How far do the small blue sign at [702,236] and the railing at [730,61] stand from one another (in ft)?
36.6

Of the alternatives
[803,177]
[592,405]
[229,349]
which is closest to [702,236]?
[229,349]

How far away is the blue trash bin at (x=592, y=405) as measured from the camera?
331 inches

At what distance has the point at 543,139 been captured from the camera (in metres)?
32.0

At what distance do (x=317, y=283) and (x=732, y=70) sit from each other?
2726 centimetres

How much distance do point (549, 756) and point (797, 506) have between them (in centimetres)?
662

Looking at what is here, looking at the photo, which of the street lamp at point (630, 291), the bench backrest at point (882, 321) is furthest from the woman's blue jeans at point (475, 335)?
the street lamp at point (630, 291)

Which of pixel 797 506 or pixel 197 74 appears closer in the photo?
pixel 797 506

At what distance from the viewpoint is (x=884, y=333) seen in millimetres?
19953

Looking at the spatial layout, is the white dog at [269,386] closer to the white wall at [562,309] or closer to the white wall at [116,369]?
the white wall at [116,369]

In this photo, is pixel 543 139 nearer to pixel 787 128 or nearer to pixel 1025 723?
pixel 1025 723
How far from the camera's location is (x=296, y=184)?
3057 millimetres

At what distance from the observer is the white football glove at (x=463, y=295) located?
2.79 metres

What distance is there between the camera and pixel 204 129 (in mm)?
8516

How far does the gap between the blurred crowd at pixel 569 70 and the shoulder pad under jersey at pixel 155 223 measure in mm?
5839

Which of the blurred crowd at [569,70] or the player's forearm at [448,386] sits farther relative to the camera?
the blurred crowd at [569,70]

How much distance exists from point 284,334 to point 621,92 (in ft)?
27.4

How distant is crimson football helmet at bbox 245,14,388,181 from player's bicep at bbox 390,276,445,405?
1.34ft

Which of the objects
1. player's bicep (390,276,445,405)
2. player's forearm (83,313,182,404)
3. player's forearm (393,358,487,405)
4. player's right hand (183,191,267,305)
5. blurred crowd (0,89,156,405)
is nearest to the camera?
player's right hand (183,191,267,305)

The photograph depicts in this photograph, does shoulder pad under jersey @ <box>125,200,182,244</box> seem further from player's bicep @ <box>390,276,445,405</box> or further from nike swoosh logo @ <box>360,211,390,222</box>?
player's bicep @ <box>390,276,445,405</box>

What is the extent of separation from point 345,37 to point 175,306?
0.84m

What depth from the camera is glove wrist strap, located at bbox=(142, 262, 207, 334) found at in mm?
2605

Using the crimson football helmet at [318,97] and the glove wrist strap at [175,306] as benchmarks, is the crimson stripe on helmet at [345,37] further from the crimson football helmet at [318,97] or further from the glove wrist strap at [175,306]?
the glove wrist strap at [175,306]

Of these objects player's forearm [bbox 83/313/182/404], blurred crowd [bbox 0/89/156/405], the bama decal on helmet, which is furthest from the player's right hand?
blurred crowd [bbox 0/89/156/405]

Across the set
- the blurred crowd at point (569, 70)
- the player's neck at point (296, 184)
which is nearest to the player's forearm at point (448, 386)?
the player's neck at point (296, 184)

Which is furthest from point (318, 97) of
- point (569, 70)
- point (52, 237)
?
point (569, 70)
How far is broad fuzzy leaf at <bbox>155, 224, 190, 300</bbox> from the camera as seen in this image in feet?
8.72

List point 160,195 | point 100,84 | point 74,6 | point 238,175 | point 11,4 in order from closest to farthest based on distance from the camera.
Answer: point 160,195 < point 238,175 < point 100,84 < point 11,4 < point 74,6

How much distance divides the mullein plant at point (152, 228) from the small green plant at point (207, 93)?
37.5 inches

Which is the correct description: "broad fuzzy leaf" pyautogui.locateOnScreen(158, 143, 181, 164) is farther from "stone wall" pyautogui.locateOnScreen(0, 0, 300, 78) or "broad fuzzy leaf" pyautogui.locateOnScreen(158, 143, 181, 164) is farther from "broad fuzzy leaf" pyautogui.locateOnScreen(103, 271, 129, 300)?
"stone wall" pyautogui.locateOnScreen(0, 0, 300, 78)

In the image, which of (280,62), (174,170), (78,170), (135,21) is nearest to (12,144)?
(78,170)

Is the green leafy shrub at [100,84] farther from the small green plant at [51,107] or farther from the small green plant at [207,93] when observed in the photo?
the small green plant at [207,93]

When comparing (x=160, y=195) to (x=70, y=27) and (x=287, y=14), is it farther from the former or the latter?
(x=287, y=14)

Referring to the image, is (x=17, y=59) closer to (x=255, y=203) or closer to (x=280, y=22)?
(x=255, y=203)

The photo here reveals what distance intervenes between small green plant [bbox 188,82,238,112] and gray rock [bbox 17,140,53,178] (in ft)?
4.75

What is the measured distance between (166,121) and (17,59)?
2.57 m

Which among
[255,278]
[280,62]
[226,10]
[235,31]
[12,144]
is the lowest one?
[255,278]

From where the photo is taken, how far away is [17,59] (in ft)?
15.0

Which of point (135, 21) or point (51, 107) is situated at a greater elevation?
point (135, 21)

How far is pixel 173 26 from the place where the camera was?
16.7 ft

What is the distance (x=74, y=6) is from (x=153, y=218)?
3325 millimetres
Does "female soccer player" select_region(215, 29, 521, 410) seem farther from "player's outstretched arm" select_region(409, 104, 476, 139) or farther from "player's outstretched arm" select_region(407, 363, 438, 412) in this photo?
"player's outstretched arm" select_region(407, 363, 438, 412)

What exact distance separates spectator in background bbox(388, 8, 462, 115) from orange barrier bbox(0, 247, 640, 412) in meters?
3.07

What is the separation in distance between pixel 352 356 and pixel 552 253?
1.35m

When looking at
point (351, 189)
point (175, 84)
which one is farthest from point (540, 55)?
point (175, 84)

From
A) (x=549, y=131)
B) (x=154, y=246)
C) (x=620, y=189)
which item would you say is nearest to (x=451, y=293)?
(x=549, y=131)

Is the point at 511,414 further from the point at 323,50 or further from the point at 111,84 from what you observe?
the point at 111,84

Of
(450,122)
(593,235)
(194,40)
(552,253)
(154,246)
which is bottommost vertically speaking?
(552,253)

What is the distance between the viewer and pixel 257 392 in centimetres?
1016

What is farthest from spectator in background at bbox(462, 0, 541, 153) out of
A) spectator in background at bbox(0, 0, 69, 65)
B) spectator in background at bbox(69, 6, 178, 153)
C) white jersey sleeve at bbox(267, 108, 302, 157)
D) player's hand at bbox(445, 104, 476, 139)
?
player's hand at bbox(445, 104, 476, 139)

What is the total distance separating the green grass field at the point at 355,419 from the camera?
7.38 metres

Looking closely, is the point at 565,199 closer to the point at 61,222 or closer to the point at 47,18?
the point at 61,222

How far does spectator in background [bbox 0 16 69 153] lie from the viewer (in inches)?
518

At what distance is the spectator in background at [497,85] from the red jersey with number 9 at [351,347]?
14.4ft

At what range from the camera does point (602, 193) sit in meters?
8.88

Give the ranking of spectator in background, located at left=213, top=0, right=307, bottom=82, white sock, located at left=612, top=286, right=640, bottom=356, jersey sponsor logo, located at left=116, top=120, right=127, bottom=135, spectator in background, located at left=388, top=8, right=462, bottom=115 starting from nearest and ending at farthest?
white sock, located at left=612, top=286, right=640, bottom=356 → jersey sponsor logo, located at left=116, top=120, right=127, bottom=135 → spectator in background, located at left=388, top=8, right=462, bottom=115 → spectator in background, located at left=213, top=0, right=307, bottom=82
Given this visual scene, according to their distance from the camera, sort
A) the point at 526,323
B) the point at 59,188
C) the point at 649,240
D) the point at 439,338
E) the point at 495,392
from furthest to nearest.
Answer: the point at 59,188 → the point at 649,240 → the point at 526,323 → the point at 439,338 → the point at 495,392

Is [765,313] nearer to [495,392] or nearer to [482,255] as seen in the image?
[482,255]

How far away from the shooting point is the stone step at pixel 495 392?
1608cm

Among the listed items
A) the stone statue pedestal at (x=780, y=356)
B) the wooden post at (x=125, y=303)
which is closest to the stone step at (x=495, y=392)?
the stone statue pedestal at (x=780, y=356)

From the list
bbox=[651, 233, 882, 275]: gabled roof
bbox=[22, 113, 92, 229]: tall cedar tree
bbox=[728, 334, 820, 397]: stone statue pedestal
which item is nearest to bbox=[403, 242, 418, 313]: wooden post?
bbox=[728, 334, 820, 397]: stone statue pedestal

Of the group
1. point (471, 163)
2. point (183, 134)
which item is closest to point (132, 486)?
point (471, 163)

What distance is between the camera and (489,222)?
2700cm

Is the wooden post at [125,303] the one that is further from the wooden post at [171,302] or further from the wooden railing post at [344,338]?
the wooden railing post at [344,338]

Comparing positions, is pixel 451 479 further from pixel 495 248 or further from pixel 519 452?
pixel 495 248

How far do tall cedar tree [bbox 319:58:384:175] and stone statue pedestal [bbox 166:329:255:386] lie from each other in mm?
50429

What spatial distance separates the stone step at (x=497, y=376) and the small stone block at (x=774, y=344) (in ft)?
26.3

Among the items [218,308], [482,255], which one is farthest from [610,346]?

THE REQUEST: Set down again, unchanged, the part of the records that opens with the line containing "What is the measured" and closes with the line containing "3325 millimetres", both of those lines included.

EXERCISE SOLUTION:
What is the measured distance between (166,121) and (17,59)?
2.57 m

Which among
[255,278]
[280,62]
[226,10]
[235,31]
[12,144]
is the lowest one?
[255,278]

From where the photo is taken, how far away is [17,59] (in ft)?
15.0

Which of point (135, 21) or point (51, 107) is situated at a greater elevation?
point (135, 21)

How far is pixel 173 26 from the place where the camera was?
16.7 ft

What is the distance (x=74, y=6) is from (x=153, y=218)?
3325 millimetres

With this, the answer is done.